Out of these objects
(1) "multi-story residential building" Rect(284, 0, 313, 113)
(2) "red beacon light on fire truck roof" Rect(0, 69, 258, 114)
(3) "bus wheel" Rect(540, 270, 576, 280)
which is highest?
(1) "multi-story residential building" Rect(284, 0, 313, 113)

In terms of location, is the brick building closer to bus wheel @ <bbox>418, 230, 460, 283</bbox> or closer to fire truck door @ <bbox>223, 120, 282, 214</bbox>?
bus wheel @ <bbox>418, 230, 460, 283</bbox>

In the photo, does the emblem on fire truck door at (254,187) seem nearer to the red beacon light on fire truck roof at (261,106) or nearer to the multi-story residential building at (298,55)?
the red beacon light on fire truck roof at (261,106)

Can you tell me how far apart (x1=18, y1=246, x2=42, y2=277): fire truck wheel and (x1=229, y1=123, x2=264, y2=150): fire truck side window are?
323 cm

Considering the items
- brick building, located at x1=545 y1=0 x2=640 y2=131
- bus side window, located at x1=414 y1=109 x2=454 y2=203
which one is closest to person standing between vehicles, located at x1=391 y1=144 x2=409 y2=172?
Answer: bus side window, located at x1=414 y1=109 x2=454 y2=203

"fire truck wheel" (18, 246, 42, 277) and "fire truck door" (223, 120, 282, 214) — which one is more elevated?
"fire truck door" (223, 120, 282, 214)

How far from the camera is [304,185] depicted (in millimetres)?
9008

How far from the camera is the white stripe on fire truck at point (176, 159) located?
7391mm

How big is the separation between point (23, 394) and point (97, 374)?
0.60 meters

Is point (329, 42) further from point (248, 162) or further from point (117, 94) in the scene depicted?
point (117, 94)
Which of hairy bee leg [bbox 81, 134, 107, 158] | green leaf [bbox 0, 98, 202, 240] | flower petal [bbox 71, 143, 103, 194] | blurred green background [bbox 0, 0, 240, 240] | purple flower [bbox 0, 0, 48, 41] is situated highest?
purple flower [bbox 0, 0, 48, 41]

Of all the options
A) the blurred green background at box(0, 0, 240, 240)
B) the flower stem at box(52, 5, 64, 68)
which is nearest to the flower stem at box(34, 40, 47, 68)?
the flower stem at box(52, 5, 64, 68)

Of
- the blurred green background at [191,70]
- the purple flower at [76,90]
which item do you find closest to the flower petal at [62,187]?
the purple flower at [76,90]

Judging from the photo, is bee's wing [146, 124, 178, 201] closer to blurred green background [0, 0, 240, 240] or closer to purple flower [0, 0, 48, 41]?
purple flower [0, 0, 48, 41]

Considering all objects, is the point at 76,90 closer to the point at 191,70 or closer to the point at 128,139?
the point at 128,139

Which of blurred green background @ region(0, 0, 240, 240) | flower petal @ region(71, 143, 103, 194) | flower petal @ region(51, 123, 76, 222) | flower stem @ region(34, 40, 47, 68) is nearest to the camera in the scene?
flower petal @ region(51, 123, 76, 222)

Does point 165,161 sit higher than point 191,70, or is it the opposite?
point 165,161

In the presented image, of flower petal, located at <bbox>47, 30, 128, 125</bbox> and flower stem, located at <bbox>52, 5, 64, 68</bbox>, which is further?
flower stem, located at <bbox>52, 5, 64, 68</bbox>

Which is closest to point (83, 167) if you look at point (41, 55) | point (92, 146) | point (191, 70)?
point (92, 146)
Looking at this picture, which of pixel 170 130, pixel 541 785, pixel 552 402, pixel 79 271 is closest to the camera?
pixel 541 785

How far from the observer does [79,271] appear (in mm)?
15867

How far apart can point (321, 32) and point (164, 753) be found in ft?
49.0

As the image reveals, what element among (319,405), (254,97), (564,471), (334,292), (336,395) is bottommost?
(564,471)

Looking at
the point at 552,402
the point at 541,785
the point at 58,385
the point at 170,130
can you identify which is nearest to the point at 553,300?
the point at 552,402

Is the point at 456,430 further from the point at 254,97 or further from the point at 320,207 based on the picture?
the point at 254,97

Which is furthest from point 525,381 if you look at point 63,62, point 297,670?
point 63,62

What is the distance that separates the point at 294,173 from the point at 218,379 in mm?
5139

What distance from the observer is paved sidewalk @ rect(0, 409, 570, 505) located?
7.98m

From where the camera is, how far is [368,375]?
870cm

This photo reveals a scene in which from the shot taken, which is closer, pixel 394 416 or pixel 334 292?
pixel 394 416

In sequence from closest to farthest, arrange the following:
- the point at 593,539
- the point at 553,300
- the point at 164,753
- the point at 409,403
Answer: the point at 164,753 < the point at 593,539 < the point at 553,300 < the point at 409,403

**Given request:** In the lines above, change "fire truck wheel" to "fire engine wheel" wherever it occurs and leave everything else as it is.

**Solution to this task:**
Out of these objects
(1) "multi-story residential building" Rect(284, 0, 313, 113)
(2) "red beacon light on fire truck roof" Rect(0, 69, 258, 114)
(3) "bus wheel" Rect(540, 270, 576, 280)
which is highest?
(1) "multi-story residential building" Rect(284, 0, 313, 113)

In terms of location, is the brick building closer to bus wheel @ <bbox>418, 230, 460, 283</bbox> or closer to fire truck door @ <bbox>223, 120, 282, 214</bbox>?
bus wheel @ <bbox>418, 230, 460, 283</bbox>

In the photo, does the emblem on fire truck door at (254,187) seem nearer to the red beacon light on fire truck roof at (261,106) or nearer to the multi-story residential building at (298,55)?
the red beacon light on fire truck roof at (261,106)

Can you tell me how far apart (x1=18, y1=246, x2=42, y2=277): fire engine wheel and (x1=229, y1=123, x2=264, y2=150): fire truck side window are?
323 cm

Considering the items
- brick building, located at x1=545 y1=0 x2=640 y2=131
- bus side window, located at x1=414 y1=109 x2=454 y2=203
which one is closest to person standing between vehicles, located at x1=391 y1=144 x2=409 y2=172?
Answer: bus side window, located at x1=414 y1=109 x2=454 y2=203

"fire engine wheel" (18, 246, 42, 277) and "fire truck door" (223, 120, 282, 214) — which one is more elevated?
"fire truck door" (223, 120, 282, 214)

How far from the camera is [304,185] depicted (in millimetres)?
9008

How far from the camera is the white stripe on fire truck at point (176, 159) located?
7391mm

How big is the separation between point (23, 394) and point (97, 374)?
0.60 meters

Is point (329, 42) further from point (248, 162) or further from point (117, 94) in the scene depicted?
point (117, 94)
Which of hairy bee leg [bbox 81, 134, 107, 158] | green leaf [bbox 0, 98, 202, 240] | flower petal [bbox 71, 143, 103, 194] | blurred green background [bbox 0, 0, 240, 240] | purple flower [bbox 0, 0, 48, 41] is situated highest?
purple flower [bbox 0, 0, 48, 41]

Of all the options
A) the blurred green background at box(0, 0, 240, 240)
B) the flower stem at box(52, 5, 64, 68)
which is nearest to the flower stem at box(34, 40, 47, 68)?
the flower stem at box(52, 5, 64, 68)

Of
- the blurred green background at [191,70]
- the purple flower at [76,90]
which item do you find closest to the flower petal at [62,187]?
the purple flower at [76,90]

Judging from the photo, is bee's wing [146, 124, 178, 201] closer to blurred green background [0, 0, 240, 240] or closer to purple flower [0, 0, 48, 41]?
purple flower [0, 0, 48, 41]

Considering all objects, is the point at 76,90 closer to the point at 191,70 or closer to the point at 128,139?
the point at 128,139

Which of blurred green background @ region(0, 0, 240, 240) | flower petal @ region(71, 143, 103, 194) | flower petal @ region(51, 123, 76, 222) | flower stem @ region(34, 40, 47, 68) is nearest to the camera in the scene?
flower petal @ region(51, 123, 76, 222)

Does point 165,161 sit higher than point 191,70, or is it the opposite?
point 165,161

In the presented image, of flower petal, located at <bbox>47, 30, 128, 125</bbox> and flower stem, located at <bbox>52, 5, 64, 68</bbox>, which is further?
flower stem, located at <bbox>52, 5, 64, 68</bbox>

Which is closest to point (83, 167) if you look at point (41, 55) | point (92, 146) | point (191, 70)?
point (92, 146)
Looking at this picture, which of pixel 170 130, pixel 541 785, pixel 552 402, pixel 79 271 is closest to the camera?
pixel 541 785

How far from the observer does [79,271] appear (in mm)?
15867

How far apart can point (321, 32) and point (164, 753) be found in ft?
49.0

As the image reveals, what element among (319,405), (254,97), (564,471), (334,292), (336,395) is bottommost?
(564,471)

Looking at
the point at 552,402
the point at 541,785
the point at 58,385
the point at 170,130
can you identify which is nearest to the point at 553,300?
the point at 552,402

Is the point at 456,430 further from the point at 254,97 or further from the point at 320,207 based on the picture?
the point at 254,97

Which is furthest from point 525,381 if you look at point 63,62, point 297,670?
point 63,62

What is the distance that separates the point at 294,173 from the point at 218,379 in mm?
5139

What distance from the observer is paved sidewalk @ rect(0, 409, 570, 505) located?
7.98m

From where the camera is, how far is [368,375]?
870cm

This photo reveals a scene in which from the shot taken, which is closer, pixel 394 416 or pixel 334 292?
pixel 394 416

In sequence from closest to farthest, arrange the following:
- the point at 593,539
- the point at 553,300
- the point at 164,753
- the point at 409,403
Answer: the point at 164,753 < the point at 593,539 < the point at 553,300 < the point at 409,403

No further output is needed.